Hypothyroidism Talking Points 2006
Hypothyroidism Talking Points 2006
Published: October 2008
In 1603 Paracelsus described endemic cretinism. Over 150 years later, in 1878, Ord proposed the term myxedema to describe the clinical features of the “‘cretinoid’ affection occasionally observed in middleaged women”. In 1883, Emil Theodor Kocher reported myxedema after thyroidectomy. This led to a 1909 Nobel Prize in Medicine “for his work on the physiology, pathology and surgery of the thyroid gland.” Modern endocrinology’s birth followed in 1891 when Murray injected sheep thyroid extract into a patient with myxedema. Just one year later injection was replaced by “eating ground or fried sheep thyroid or tablets of dried thyroid tissue.”
Much has happened since then. Kendall discovered thyroxine in 1914. Dietary iodine supplementation followed Marine and Kimball’s work on the role of iodine in the treatment of goiter in 1920. Harrington worked out the structure of thyroxine (T4) and synthesized it in 1926. A second and more potent thyroid hormone, triiodothyronine (T3), was discovered and synthesized by Gross and Pitt-Rivers in 1952. Utiger and Odell developed the first thyroid stimulating hormone (TSH) assays in the 1960s. In 1970, Braverman, Ingbar, and Sterling demonstrated that most T3 was produced by the extra thyroidal conversion of T3 from T4. By the mid 1970s, congenital hypothyroidism screening programs were implemented, virtually eliminating congenital hypothyroidism in developed parts of the world.

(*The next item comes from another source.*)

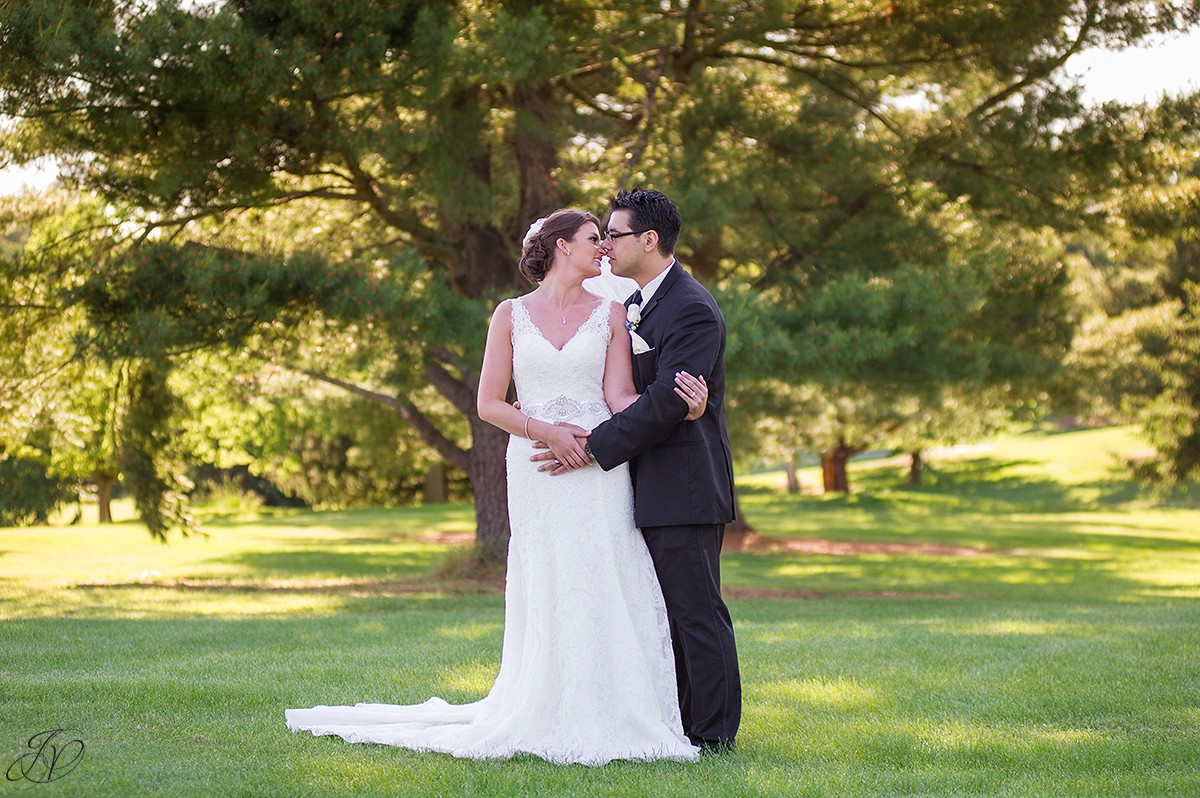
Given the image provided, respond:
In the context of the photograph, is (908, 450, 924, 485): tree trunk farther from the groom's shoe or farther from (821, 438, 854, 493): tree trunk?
the groom's shoe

Since then, more sophisticated serum assays have enabled us to diagnosis mild or early hypothyroidism, termed ‘subclinical hypothyroidism’. Reliable thyroid hormone preparations have enabled clinicians to precisely and safely treat hypothyroidism, whatever its degree.Thus, after about a century of clinical milestones and triumphs in thyroidology, clinical practice has shifted considerably. Most patients now have subclinical or mild hypothyroidism rather than disease that is quite evident clinically.
The recent shift in clinical focus has led to a number of newer questions and issues which I will touch briefly on, and, perhaps to the chagrin of the reader, as well as the author, not offer many definitive answers. My comments will generally pertain to ambulatory patients without acute or major chronic illness, who are not being treated with medications known to alter thyroid hormone economy, and whose clinical circumstances allows them to have confirmatory laboratory determinations at least three or so weeks apart.